Math. and history require facts. There was one perfectly thrilling
experience with fish. You know fish distinguish colours, one from the
other, and are guided by colour sense rather than a sense of smell. We
had red sticks and green sticks and blue sticks in a tank of fish, and
for days we put the fish food on the green sticks and the fish would
swim right over to get it, and then we put it on the red sticks and
they still swam over to the green sticks and waited round--so it was
recognizing colour and not the food.
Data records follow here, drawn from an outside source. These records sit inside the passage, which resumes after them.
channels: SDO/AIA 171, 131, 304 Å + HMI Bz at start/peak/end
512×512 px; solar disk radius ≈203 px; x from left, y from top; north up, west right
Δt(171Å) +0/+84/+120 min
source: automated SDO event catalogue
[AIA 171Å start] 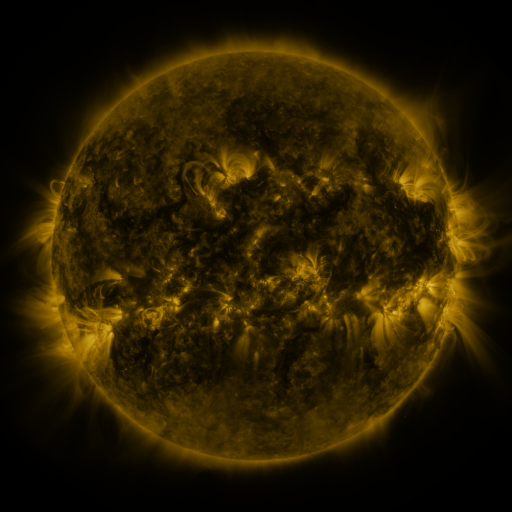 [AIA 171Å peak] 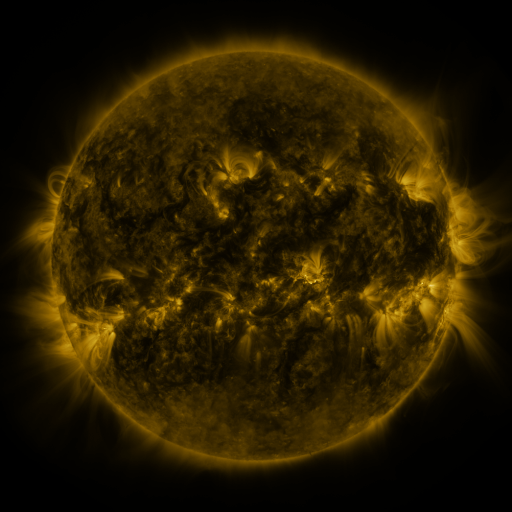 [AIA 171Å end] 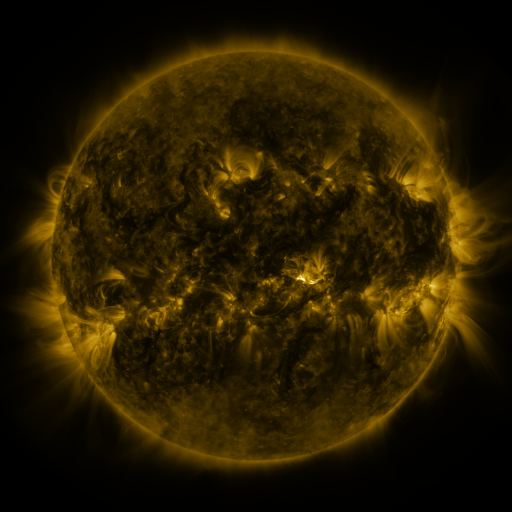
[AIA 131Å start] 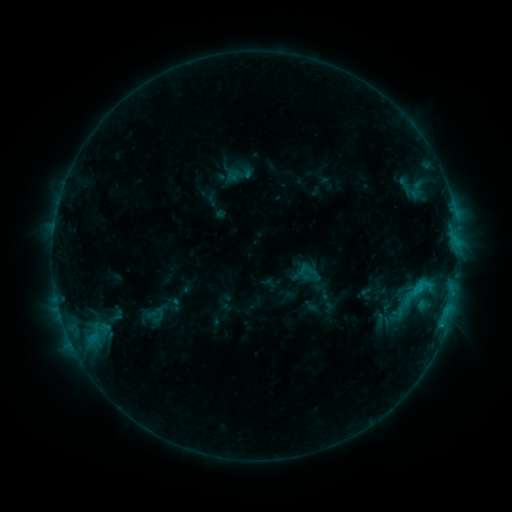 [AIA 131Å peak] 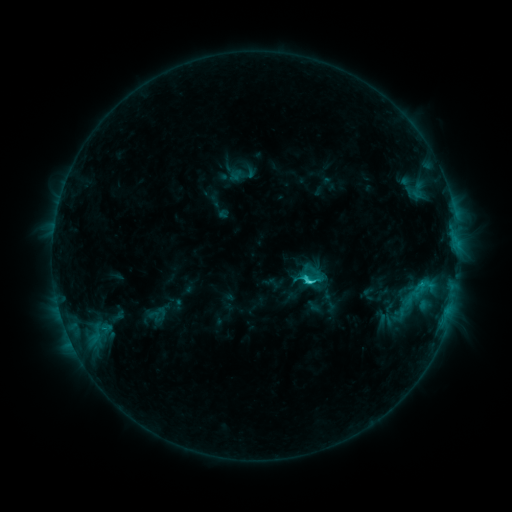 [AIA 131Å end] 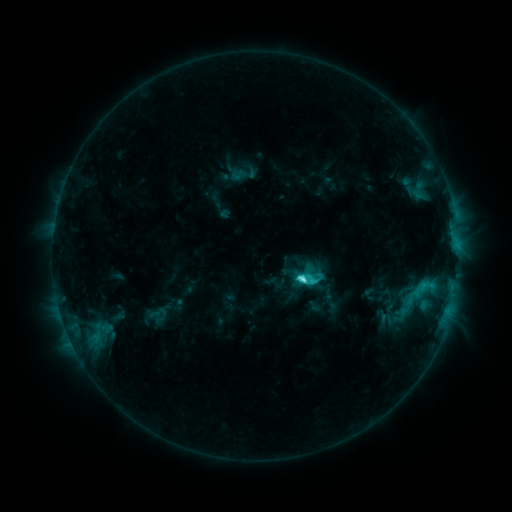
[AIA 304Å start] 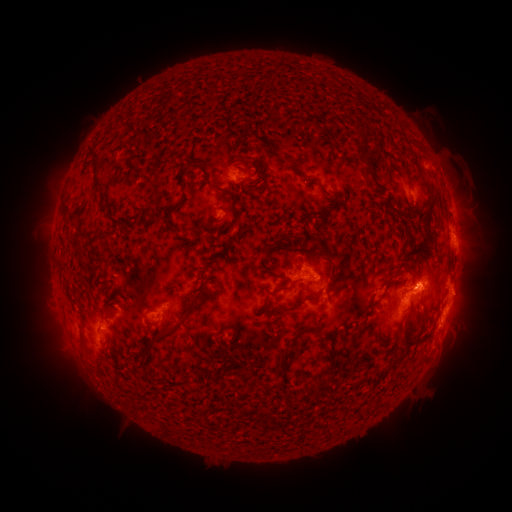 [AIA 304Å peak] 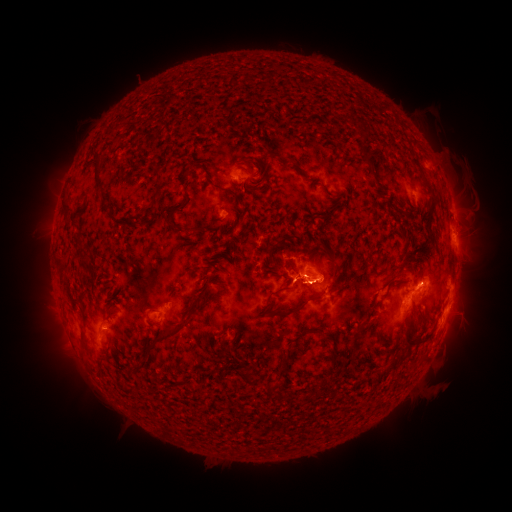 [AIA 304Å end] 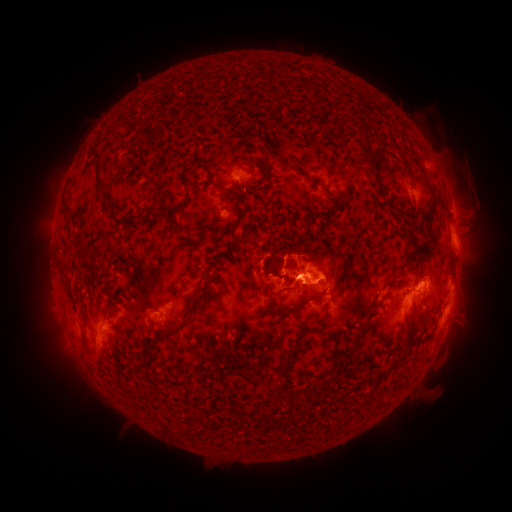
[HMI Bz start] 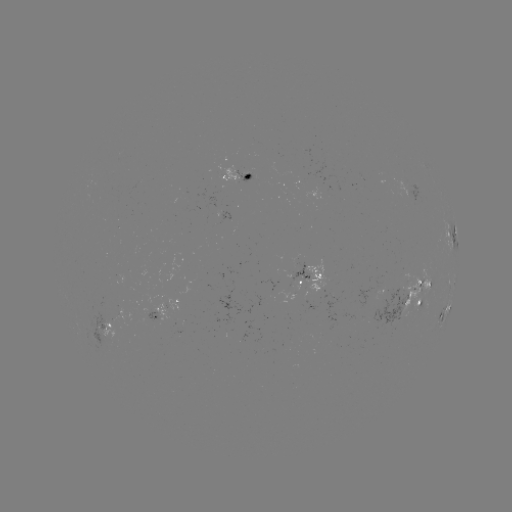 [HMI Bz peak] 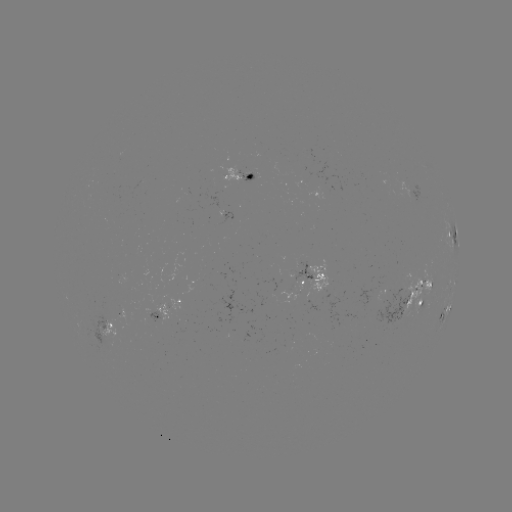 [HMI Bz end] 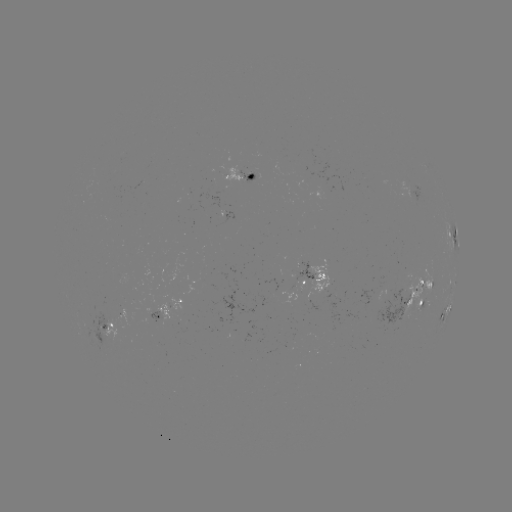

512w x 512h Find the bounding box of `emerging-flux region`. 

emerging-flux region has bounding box [240, 332, 252, 342].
And a lot of things like that."
Steve laughed. "I hope the fish wised up in time."
Beatrice looked at him disapprovingly. "If you had gone to college it
might have made a great difference," she said.
"Possibly," he admitted; "but I'll let the rest of the boys wait on
the fishes. Did you go to domestic science this morning?"
"Yes, it was omelet. Mine was like leather. The gas stove makes my
head ache. But we are going to have a Roman pageant to close the
season--all about a Roman matron, and that will be lots of fun."
"You eat too much candy; that is what makes your head ache," he
corrected.
She pretended not to hear him. "It is time to dress."
"Don't say there's a party to-night," he begged.
"Of course there is, and you know it. The Homers are giving a dinner
for their daughter. Everyone is to wear their costumes wrong side out.